Dog dispute in Lee County likely headed to court

Residents of Brittany Plantation want rescue dog kennel closed

LEESBURG _ Melanie Merritt, who lives in an upscale neighborhood in the western portion of Lee County, notes that the Lee County Chamber of Commerce’s logo is “Life Works Well Here.”

Life in her portion of Lee County is not working so well, says Merritt, and it’s all because of a dog kennel that she and several of her neighbors in Brittany Plantation believe is operating out of bounds.

Merritt, 112 Canvasback Drive, and other Brittany Plantation residents have been attempting for months to get Lee County commissioners to act on their request to close the kennel, which is on the property of Wes and Kim Terrell on Pinewood Road. Merritt and her husband, Jeff, own a second home in Brittary Plantation on Widgeon Drive that is adjacent to the Terrell home and kennel.

The Terrells operate the kennel as a safe haven for dogs that often are brought to them as a last option before being euthanized. They work with several area humane societies to provide a home for dogs.

Melanie’s husband, Jeff, said the population at the kennel this week was slightly more than 50 dogs, several of them pit bulls.

Speaking at a public hearing Tuesday night, Merritt told commissioners it’s time to comply with Lee’s zoning ordinance and close the kennel.

“This is about enforcing the ordinances and laws of the county,” said Melanie Merritt. “We want the dogs removed, not euthanized. … This is residential property, not agricultural.

“We bought property there 10 years ago. It was eight to 10 miles out in the country and we loved it. We want to spend time outside with the family.”

Merritt said dogs in the kennel “bark all hours of the day and the smell is especially bad in the summer.” She said real estate professionals have told her that the presence of the dogs has negatively impacted her property values, especially the second home in the subdivision that the Merritts own.

“Our quality of life is diminished, all because of a mistake,” Merritt said.

Albany attorney Joe Dent said he had been retained by the Merritts “for any issues that arise out of this matter.”

Dent contends the land in the subdivision is residential and is not the place for dog kennels.

“This is a ticklish issue because your dealing with rescued dogs, but the fact of the matter is this is not about euthanizing dogs,” Dent said. “They should just not be in a residential area.”

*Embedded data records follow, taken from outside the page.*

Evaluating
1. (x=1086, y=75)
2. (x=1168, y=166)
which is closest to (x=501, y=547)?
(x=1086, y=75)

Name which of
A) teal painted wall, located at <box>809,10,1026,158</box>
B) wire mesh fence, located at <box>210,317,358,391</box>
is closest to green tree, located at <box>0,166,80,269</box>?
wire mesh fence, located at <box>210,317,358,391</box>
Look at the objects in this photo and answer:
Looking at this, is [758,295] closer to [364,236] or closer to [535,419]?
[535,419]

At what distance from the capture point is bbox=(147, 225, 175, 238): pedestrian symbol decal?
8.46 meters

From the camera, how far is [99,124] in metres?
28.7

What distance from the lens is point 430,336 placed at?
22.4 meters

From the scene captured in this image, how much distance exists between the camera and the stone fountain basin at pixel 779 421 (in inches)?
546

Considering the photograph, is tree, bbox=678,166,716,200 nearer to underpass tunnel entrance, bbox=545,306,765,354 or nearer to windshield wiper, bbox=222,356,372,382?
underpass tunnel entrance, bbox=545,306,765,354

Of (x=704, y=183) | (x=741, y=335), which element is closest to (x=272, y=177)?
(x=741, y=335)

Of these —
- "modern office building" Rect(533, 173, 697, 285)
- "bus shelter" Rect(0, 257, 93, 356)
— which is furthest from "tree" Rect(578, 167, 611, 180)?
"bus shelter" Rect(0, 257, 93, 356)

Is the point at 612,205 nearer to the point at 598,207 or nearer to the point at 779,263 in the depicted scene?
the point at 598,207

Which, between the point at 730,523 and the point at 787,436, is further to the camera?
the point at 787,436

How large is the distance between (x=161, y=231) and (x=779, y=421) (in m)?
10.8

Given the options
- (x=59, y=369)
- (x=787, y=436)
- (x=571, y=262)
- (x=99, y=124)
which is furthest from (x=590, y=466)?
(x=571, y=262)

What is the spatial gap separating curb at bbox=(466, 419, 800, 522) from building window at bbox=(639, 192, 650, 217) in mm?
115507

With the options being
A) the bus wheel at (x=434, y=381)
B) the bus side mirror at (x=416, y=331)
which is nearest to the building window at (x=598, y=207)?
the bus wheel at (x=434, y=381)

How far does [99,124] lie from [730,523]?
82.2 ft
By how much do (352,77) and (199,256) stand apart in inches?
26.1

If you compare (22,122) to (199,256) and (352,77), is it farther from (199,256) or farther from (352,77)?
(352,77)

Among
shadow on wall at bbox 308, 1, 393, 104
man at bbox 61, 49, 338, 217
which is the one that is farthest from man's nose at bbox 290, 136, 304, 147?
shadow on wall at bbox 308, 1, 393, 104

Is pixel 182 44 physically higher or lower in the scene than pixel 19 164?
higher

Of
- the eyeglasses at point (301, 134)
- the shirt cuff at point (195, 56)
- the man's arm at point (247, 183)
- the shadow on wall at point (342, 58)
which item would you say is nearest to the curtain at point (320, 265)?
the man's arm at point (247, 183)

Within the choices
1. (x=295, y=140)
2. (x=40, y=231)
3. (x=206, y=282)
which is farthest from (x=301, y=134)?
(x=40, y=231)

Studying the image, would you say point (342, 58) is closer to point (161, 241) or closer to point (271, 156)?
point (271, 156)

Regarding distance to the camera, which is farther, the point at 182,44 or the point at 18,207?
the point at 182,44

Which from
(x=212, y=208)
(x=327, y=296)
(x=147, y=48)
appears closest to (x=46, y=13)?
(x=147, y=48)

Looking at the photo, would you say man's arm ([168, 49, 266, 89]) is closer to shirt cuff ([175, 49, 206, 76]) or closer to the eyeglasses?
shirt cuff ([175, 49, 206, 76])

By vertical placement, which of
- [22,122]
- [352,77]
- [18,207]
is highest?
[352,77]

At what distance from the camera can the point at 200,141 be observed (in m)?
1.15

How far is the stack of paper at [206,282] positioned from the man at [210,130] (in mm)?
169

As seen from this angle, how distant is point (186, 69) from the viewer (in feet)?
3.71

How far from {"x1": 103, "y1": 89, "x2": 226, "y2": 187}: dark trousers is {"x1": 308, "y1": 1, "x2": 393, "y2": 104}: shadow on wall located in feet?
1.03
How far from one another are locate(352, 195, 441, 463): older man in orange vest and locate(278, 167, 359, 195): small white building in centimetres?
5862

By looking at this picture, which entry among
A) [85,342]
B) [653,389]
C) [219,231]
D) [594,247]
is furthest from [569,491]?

Several other residents of Brittany Plantation attended Tuesday night’s meeting of the Lee County Commission to echo remarks by the Merritts and to lend their support.

Dawson attorney T. Gamble, who is representing the Terrells, said the dispute involves a “multitude of issues.”

Gamble said Kim Terrell went to zoning administrators in November 2006 and fully disclosed her plans to build a shelter housing a large number of dogs and wanted to make sure it would not violate any codes before purchasing the property.

“They told her she could go forward with plans to purchase the home and house the animals,” Gamble said. “She is within all zoning regulations, according to Lee officials who have been out to the property 10 to 20 times over the past few years.”

Gamble said Lee officials responded to notice complaints and found that the dogs did not reach a decibel level higher than what ordinances allow.

Gamble suggested that the problems surfaced when Brittany Plantation was developed more than a decade ago by George McIntosh. Gamble said a company called Regional Engineering Group, acting as an agent for McIntosh, came before the commission in 2001 asking that the 140-plus acres for Brittany Plantation be rezoned from agricultural to residential.

Gamble csaid McIntosh already had sold 14 acres from the Brittany Plantation to the Terrells and that acreage should not have been presented for rezoning because neither McIntosh nor Regional Engineering Group controlled those acres.

“That land still reverts back to agricultural,” Gamble said. “I think the parts that McIntosh owned was properly rezoned.”

There were a couple of people speaking out at the public hearing who supported the Terrells for their work to save the animals. They also dispute claims on constant loud noises or odors.

After hearing all the comments Tuesday night, county commissioners went into a closed session to discuss pending litigation, presumably the dog dispute. The session last about an hour, at which time commissioners resumed the regular session and immediately voted to adjourn without taking any action.

“It’s in the hands of our attorney now,” said Commission Chairman Rick Muggridge.

Ultimately, it’s likely to be in the hands of a judge and jury.